详解ApacheHudi如何节约宝贵的存储空间-阿里云开发者社区

1. 介绍

对于旧版本的数据 Hudi需要将其删除以节约宝贵的存储空间， Clean操作有两种策略：KEEP_LATEST_FILE_VERSIONS（保留最新的文件版本）和 KEEP_LATEST_COMMITS（保留最新的提交），不同的策略会有不同的行为， Clean阶段被分为生成 HoodieCleanerPlan和执行 HoodieCleanerPlan，下面分析 Clean的具体实现。

2. 分析

在每次 commit时，会判断是否开启自动 clean来执行 clean操作，或者由用户手动触发 clean操作。

2.1 生成HoodieCleanerPlan

对于在 commit时执行的 clean操作，其核心入口为 HoodieCleanClient#clean，核心代码如下

protected HoodieCleanMetadata clean(String startCleanTime) throws HoodieIOException {
    final HoodieTable<T> table = HoodieTable.getHoodieTable(createMetaClient(true), config, jsc);
  table.getCleanTimeline().filterInflightsAndRequested().getInstants().forEach(hoodieInstant -> {
      // 先处理未完成的clean操作
      runClean(table, hoodieInstant.getTimestamp());
    });
    // 生成cleanerPlan
    Option<HoodieCleanerPlan> cleanerPlanOpt = scheduleClean(startCleanTime);
    if (cleanerPlanOpt.isPresent()) {
      HoodieCleanerPlan cleanerPlan = cleanerPlanOpt.get();
      if ((cleanerPlan.getFilesToBeDeletedPerPartition() != null)

已知数据:
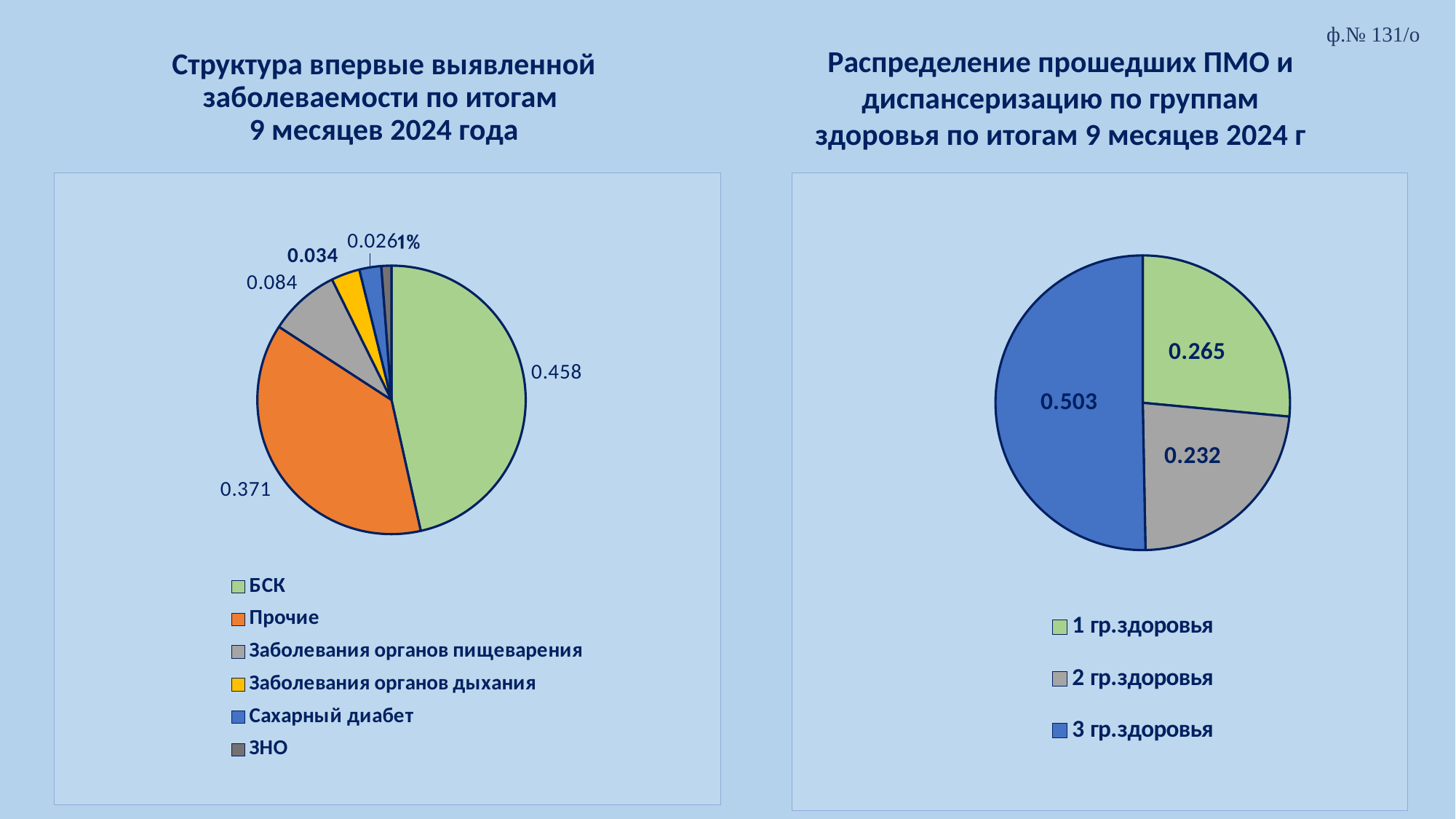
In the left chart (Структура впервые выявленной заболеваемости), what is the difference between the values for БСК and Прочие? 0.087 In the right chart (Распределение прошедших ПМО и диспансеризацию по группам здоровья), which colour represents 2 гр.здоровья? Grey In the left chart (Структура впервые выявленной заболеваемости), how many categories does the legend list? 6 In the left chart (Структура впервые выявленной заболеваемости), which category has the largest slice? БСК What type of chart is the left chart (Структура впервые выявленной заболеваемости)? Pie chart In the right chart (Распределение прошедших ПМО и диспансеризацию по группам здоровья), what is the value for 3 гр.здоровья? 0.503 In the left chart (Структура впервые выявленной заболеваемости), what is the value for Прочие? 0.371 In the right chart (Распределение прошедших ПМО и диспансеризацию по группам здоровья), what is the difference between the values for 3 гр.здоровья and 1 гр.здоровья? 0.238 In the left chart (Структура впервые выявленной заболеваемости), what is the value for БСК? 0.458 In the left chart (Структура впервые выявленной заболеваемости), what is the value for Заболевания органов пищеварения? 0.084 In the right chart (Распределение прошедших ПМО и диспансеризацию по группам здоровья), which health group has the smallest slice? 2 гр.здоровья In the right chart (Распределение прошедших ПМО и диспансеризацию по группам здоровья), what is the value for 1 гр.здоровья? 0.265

---

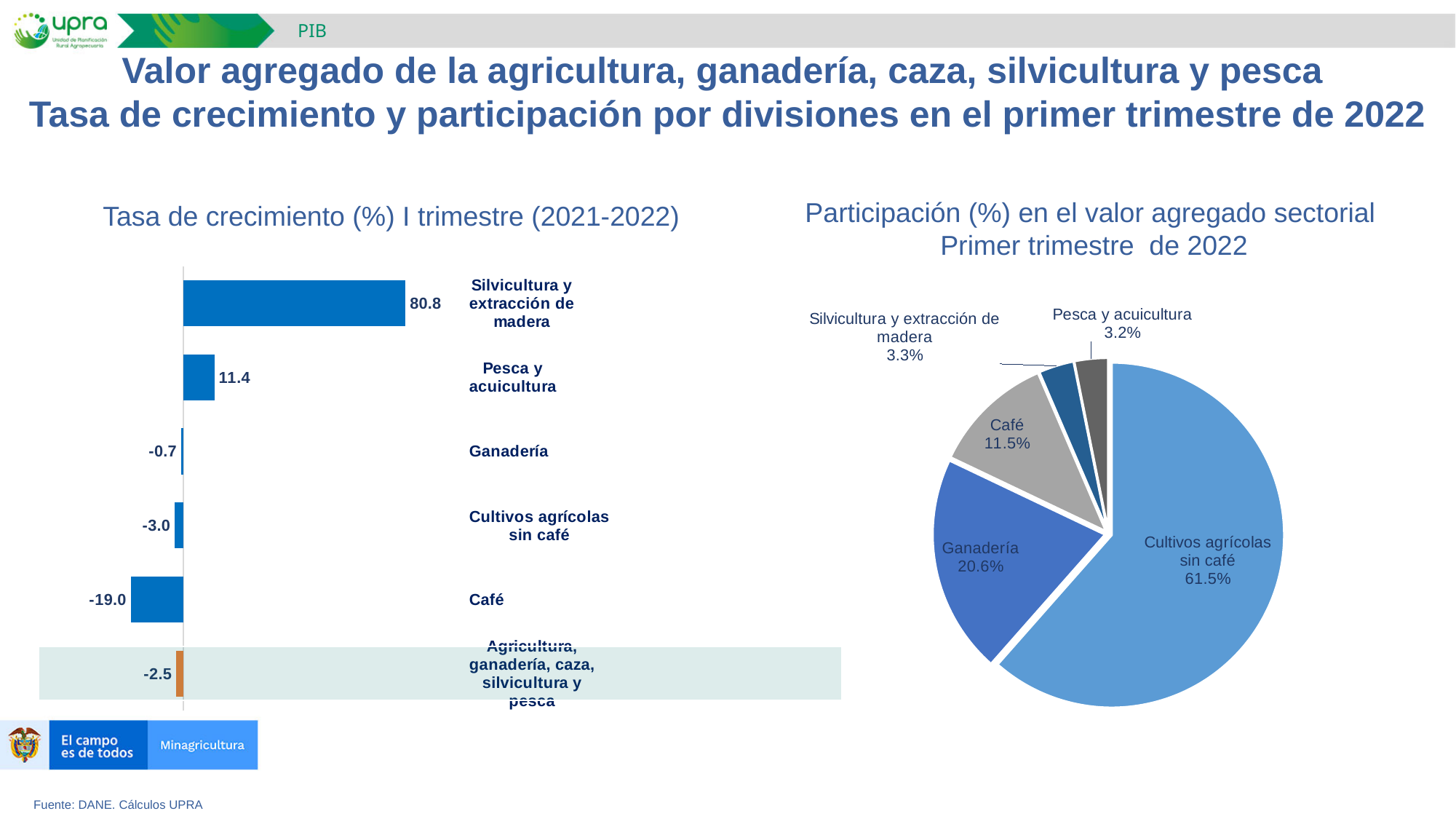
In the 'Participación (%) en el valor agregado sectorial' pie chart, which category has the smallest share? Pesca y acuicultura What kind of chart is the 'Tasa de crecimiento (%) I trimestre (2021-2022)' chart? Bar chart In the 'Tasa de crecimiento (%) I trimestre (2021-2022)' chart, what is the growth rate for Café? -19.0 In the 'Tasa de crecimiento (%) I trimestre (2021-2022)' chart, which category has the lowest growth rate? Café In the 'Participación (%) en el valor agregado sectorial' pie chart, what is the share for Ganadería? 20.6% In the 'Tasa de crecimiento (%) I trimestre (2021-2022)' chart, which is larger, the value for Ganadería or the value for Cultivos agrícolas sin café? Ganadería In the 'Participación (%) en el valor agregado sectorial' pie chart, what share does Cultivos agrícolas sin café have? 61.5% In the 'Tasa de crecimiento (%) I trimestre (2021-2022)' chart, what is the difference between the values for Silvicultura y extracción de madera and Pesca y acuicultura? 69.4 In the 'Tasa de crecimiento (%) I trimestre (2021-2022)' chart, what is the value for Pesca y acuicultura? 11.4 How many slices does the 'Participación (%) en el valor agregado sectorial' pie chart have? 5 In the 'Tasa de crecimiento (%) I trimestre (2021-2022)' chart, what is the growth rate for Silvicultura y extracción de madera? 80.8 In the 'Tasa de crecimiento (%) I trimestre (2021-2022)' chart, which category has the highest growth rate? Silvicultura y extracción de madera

待办任务:
a - 按照关于 Hudi Clean 操作的文档节选，commit 时执行的 clean 操作，其核心入口是哪个方法？
b - 把文档节选中以“对于旧版本的数据”开头的段落改写成要点列表，保留主要事实。

参考答案:
a - HoodieCleanClient#clean

b -
- Hudi 需要删除旧版本的数据，以节约存储空间。
- Clean 操作有两种策略：KEEP_LATEST_FILE_VERSIONS（保留最新的文件版本）和 KEEP_LATEST_COMMITS（保留最新的提交），策略不同，行为也不同。
- Clean 阶段分为两步：生成 HoodieCleanerPlan，执行 HoodieCleanerPlan。